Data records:

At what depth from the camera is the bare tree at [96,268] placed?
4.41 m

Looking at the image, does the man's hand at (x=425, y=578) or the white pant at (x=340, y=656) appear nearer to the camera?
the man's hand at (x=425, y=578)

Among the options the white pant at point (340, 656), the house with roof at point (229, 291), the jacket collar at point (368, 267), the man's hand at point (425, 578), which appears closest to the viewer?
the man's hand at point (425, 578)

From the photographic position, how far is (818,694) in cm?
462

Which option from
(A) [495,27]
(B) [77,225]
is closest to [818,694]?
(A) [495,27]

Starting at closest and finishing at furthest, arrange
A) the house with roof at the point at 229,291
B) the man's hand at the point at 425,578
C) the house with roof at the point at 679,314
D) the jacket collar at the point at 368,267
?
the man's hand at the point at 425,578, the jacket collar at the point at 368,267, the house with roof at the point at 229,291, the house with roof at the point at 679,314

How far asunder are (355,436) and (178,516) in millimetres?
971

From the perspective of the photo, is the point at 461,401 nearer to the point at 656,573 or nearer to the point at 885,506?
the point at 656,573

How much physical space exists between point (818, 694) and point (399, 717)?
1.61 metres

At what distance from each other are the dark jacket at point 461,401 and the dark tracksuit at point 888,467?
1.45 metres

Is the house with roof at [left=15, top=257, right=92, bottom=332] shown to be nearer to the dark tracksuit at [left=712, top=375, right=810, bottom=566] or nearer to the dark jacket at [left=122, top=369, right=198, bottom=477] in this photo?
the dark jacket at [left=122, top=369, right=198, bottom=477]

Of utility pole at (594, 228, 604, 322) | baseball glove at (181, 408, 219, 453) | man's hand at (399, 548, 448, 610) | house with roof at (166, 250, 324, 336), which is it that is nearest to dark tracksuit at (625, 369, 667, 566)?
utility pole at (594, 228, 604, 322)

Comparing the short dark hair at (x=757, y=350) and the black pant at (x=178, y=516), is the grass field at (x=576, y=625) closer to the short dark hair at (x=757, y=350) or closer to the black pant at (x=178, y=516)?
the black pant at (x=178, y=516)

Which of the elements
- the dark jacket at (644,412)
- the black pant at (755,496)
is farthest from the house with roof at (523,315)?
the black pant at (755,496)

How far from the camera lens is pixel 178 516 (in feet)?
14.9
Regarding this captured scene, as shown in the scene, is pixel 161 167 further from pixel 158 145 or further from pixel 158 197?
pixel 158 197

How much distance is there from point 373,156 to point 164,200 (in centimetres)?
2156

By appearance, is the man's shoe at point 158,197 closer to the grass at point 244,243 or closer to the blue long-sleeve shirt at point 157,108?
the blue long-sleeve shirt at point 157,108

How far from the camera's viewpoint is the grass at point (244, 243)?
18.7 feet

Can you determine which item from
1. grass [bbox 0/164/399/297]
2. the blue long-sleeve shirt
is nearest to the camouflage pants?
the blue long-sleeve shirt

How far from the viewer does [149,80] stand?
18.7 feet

_What the task asks_
Reproduce every one of the lines above word for word.

_Task result_
At what depth from the camera is the bare tree at [96,268] placed?
4.41 m

Looking at the image, does the man's hand at (x=425, y=578) or the white pant at (x=340, y=656) appear nearer to the camera?
the man's hand at (x=425, y=578)

Among the options the white pant at point (340, 656), the house with roof at point (229, 291), the jacket collar at point (368, 267), the man's hand at point (425, 578), which appears closest to the viewer?
the man's hand at point (425, 578)

From the photographic position, how far is (818,694) in cm?
462

Which option from
(A) [495,27]
(B) [77,225]
is closest to [818,694]?
(A) [495,27]

Starting at closest and finishing at furthest, arrange
A) the house with roof at the point at 229,291
B) the man's hand at the point at 425,578
C) the house with roof at the point at 679,314
D) the jacket collar at the point at 368,267
?
the man's hand at the point at 425,578, the jacket collar at the point at 368,267, the house with roof at the point at 229,291, the house with roof at the point at 679,314

How far asunder are (355,436) and (178,516) in millimetres?
971

From the perspective of the photo, is the point at 461,401 nearer to the point at 656,573 or nearer to the point at 885,506?
the point at 656,573

How much physical space exists between point (818, 694) and point (399, 717)?
1.61 metres

At what distance from each other are the dark jacket at point 461,401 and the dark tracksuit at point 888,467?
1.45 metres

Is the house with roof at [left=15, top=257, right=92, bottom=332] shown to be nearer to the dark tracksuit at [left=712, top=375, right=810, bottom=566] or nearer to the dark jacket at [left=122, top=369, right=198, bottom=477] in this photo?
the dark jacket at [left=122, top=369, right=198, bottom=477]

Of utility pole at (594, 228, 604, 322) | baseball glove at (181, 408, 219, 453) | man's hand at (399, 548, 448, 610) | house with roof at (166, 250, 324, 336), which is it that is nearest to dark tracksuit at (625, 369, 667, 566)?
utility pole at (594, 228, 604, 322)

Comparing the short dark hair at (x=757, y=350) and the black pant at (x=178, y=516), is the grass field at (x=576, y=625) closer to the short dark hair at (x=757, y=350) or closer to the black pant at (x=178, y=516)?
the black pant at (x=178, y=516)

Which of the elements
- the dark jacket at (644,412)
- the black pant at (755,496)
is farthest from the house with roof at (523,315)?
the black pant at (755,496)

How far from the camera lens is pixel 178 516 (in feet)?
14.9
Regarding this captured scene, as shown in the scene, is pixel 161 167 further from pixel 158 145 or further from pixel 158 197?
pixel 158 197

How much distance is there from point 373,156 to point 164,200 (in centimetres)?
2156

By appearance, is the man's shoe at point 158,197 closer to the grass at point 244,243 or closer to the blue long-sleeve shirt at point 157,108?
the blue long-sleeve shirt at point 157,108

How far from the camera's viewpoint is the grass at point (244, 243)?
18.7 feet

Can you determine which item from
1. grass [bbox 0/164/399/297]
2. the blue long-sleeve shirt
is nearest to the camouflage pants?
the blue long-sleeve shirt

How far from the viewer does [149,80] stand?
18.7 feet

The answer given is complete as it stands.